Puis ce fut fini. La présence se retira, non pas brutalement, mais comme la marée qui se détache du rivage. Abraham se retrouva seul, assis dans la poussière, le nom nouveau pesant sur ses épaules comme un manteau royal, la promesse d’un fils résonnant dans le vide de sa tente.
Il ne traîna pas. Le même jour, comme si différer eût été trahir la parole reçue, il prit Ismaël son fils, tous les mâles nés dans sa maison, tous ceux qu’il avait acquis à prix d’argent. Et il circoncit la chair de leur prépuce. La lame de silex trancha, rapide et précise, dans un silence solennel. Il y eut le souffle coupé de la douleur, le sang versé comme un sceau. Abraham lui-même se circoncit, lui, le vieil homme, marquant son propre corps du signe de la promesse. Une douleur aiguë, passagère, pour une alliance éternelle.

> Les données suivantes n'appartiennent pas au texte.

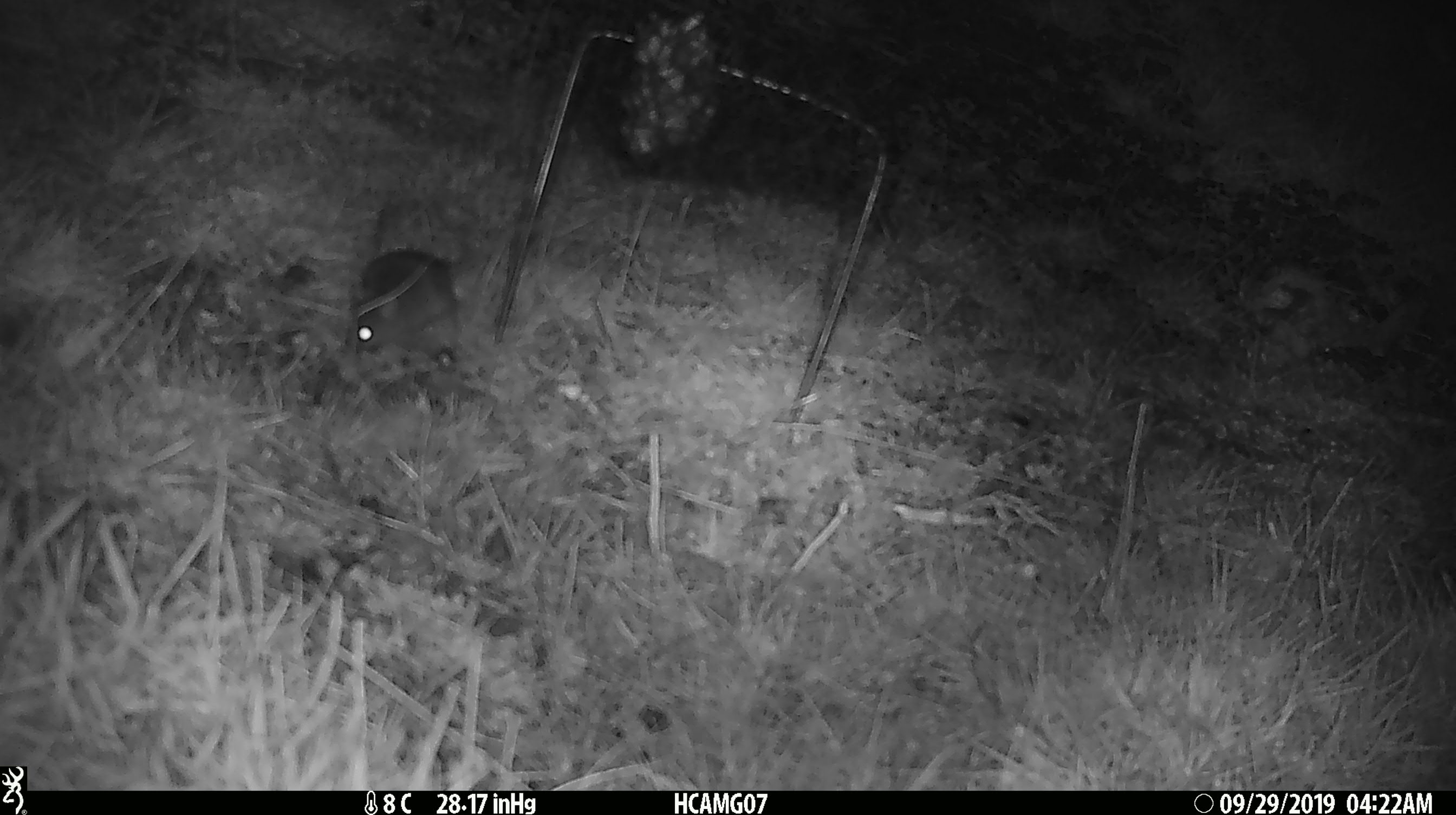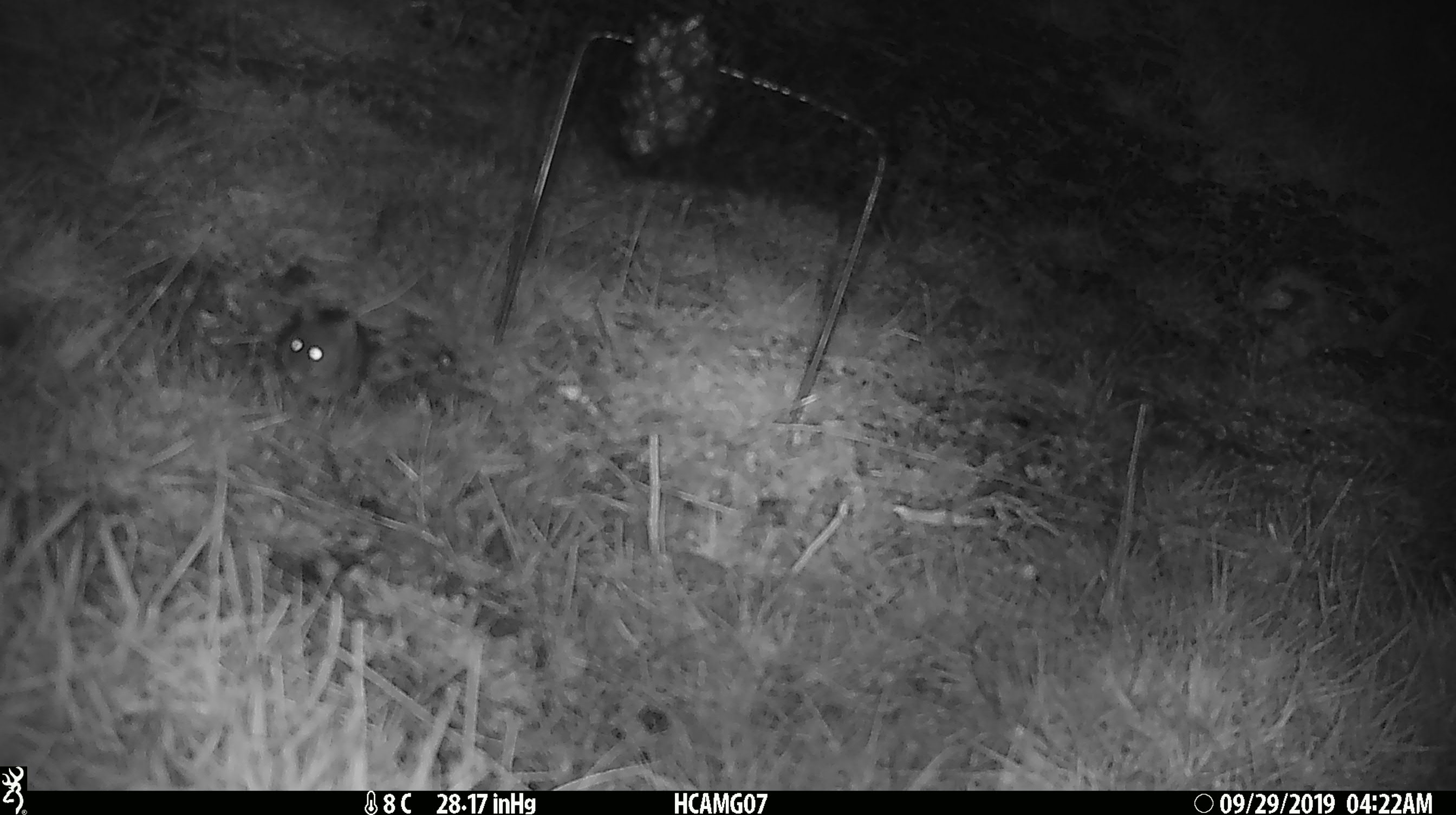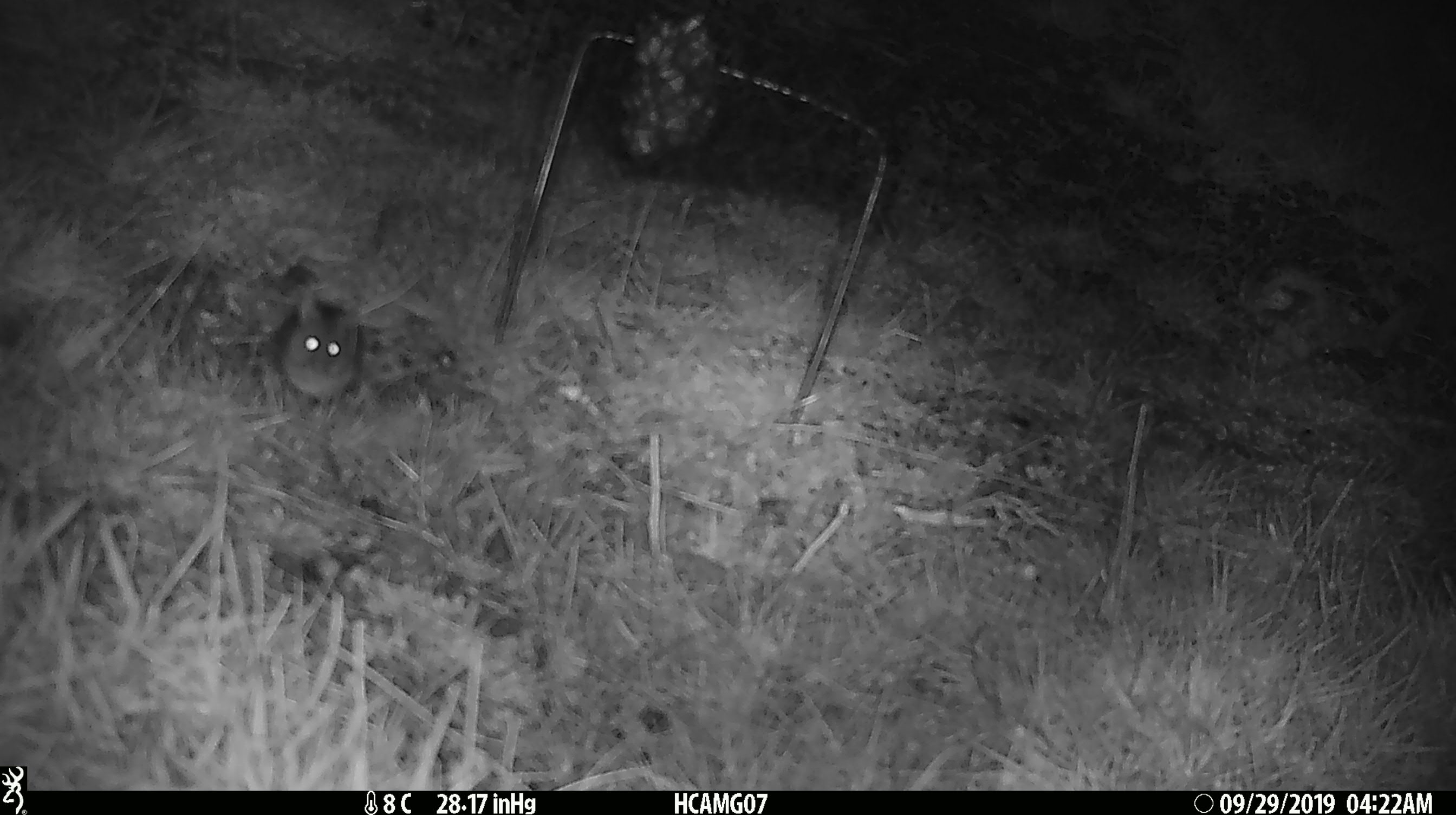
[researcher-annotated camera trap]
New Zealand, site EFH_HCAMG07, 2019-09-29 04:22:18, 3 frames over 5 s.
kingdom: Animalia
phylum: Chordata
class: Mammalia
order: Rodentia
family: Muridae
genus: Mus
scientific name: Mus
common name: mouse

Dans le silence qui suivit, tandis que la chaleur retombait sur le camp, Abraham regarda sa main, vieille et ridée. Elle portait désormais la marque du sang séché. Il regarda sa tente, où Sara, ignorant encore son nouveau nom, vaquait à ses occupations. Il sentit le poids du nom *Abraham* sur lui, non comme un fardeau, mais comme un appel puissant. La stérilité du désert et de leur vie n’était plus le dernier mot. Le dernier mot, désormais, était une promesse coupée dans la chair, attendant son heure. L’an prochain, à cette saison. Il y croyait, avec une foi qui n’effaçait pas l’absurdité, mais qui l’embrassait, parce que la voix qui l’avait prononcée était celle de Celui qui fait être ce qui n’est pas.